Bruce Frumerman
September 15, 2021
Bruce Frumerman @ Frumerman & Nemeth Inc.
Bruce Frumerman is CEO of Frumerman & Nemeth Inc., a 37-year-old financial communications and sales marketing consultancy that helps financial services firms create brand identities for their organizations and develop and implement effective new marketing strategies and programs. Frumerman & Nemeth's work has helped money management firm clients attract over $7 billion in new assets, yet they are not third-party marketers.

How Portfolio Managers Often Set Their Salespeople Up To Fail

Tip 18 for Preparing For Post-Pandemic Asset Raising

ABOUT THE AUTHOR
Bruce Frumerman is founder and CEO of Frumerman & Nemeth Inc., a 34-year-old financial communications and sales marketing consultancy whose work has helped money management firm clients attract over $7 billion in new assets, yet they are not third-party marketers.

 

Welcome to the eighteenth in a series of articles offering insights and tips to prepare money management firms for improving their abilities to out-market competitors and attract assets from sophisticated investors in the coming post-pandemic world.

 

Most portfolio managers do not outperform.
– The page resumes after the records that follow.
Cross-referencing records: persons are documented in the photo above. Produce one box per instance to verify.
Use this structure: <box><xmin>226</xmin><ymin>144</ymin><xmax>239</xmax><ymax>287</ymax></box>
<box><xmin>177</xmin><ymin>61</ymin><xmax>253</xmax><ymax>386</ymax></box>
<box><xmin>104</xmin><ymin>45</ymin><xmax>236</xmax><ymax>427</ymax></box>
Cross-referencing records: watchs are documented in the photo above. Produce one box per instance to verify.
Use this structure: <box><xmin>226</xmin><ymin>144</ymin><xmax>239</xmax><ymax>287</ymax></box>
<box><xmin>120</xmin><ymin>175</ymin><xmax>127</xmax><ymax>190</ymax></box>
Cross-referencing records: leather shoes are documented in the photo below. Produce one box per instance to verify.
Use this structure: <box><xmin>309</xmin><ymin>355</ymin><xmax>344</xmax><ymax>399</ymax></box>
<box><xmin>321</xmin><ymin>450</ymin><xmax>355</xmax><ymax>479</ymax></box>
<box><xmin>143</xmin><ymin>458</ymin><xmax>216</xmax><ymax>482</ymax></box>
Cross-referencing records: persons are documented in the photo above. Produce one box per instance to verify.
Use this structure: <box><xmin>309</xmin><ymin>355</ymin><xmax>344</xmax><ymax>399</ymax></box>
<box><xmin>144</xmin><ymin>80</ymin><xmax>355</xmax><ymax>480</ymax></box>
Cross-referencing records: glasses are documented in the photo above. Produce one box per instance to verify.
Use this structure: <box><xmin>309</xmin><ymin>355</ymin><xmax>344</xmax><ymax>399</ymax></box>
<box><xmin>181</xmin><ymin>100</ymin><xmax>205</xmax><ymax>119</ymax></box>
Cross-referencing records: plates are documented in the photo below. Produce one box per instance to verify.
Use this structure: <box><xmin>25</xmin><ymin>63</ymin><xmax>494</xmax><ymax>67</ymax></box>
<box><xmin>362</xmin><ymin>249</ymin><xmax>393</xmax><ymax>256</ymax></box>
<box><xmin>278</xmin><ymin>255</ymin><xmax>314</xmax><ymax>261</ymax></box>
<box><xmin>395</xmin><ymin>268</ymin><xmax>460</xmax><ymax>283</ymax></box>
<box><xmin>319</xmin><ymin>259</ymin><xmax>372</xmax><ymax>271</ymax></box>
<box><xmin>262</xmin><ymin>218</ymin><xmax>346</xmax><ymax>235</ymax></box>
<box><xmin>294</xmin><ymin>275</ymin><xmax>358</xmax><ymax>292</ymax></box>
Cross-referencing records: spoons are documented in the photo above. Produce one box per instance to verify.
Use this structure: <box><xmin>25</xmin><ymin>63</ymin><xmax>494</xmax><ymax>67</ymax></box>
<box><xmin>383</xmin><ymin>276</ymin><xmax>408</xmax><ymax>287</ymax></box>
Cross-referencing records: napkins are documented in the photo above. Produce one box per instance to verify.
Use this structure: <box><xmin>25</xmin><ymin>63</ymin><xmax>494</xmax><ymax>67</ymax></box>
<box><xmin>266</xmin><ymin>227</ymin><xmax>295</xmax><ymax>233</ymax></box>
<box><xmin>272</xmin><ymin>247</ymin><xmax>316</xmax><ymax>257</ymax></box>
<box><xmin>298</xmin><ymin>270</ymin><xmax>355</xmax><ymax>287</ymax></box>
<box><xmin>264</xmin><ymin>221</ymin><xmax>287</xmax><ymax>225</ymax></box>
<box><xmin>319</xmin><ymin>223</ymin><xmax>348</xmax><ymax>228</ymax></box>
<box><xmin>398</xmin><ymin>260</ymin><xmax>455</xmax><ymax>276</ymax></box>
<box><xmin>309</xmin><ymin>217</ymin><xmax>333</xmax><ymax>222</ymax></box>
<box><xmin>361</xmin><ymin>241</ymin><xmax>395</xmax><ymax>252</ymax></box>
The same holds true for money management firm salespeople in their asset raising efforts.

Asset raising has been more challenging for money management firms ever since the 2008 Great Recession crash. In today’s pandemic times the challenges faced in converting prospects into investor clients has only increased. 

The greatest hurdles are found when seeking to win new allocations from sophisticated investors such as family offices, endowments, foundations, institutional plan sponsors and the investment consultant gatekeepers that serve them. This group has become more inquiring and more skeptical in their due diligence vetting, particularly when it comes to evaluating the beyond-the-numbers factors regarding how the portfolio strategies being pitched to them are being run. 

Making matters worse is that portfolio managers are too often setting their sales staff up for failure. 

This is partly due to portfolio managers not giving enough thought to what they need their salespeople to carry out, and thinking that a new hire may actually be equipped to sell without having a good, detailed understanding of how the firm runs its investment strategy.

What we have encountered over the decades

From my 34-year-old financial communications and sales marketing consulting firm’s experience, the vast majority of salespeople at money management firms do not have extensive knowledge about portfolio management. There are some that do, but for most it is not their background. 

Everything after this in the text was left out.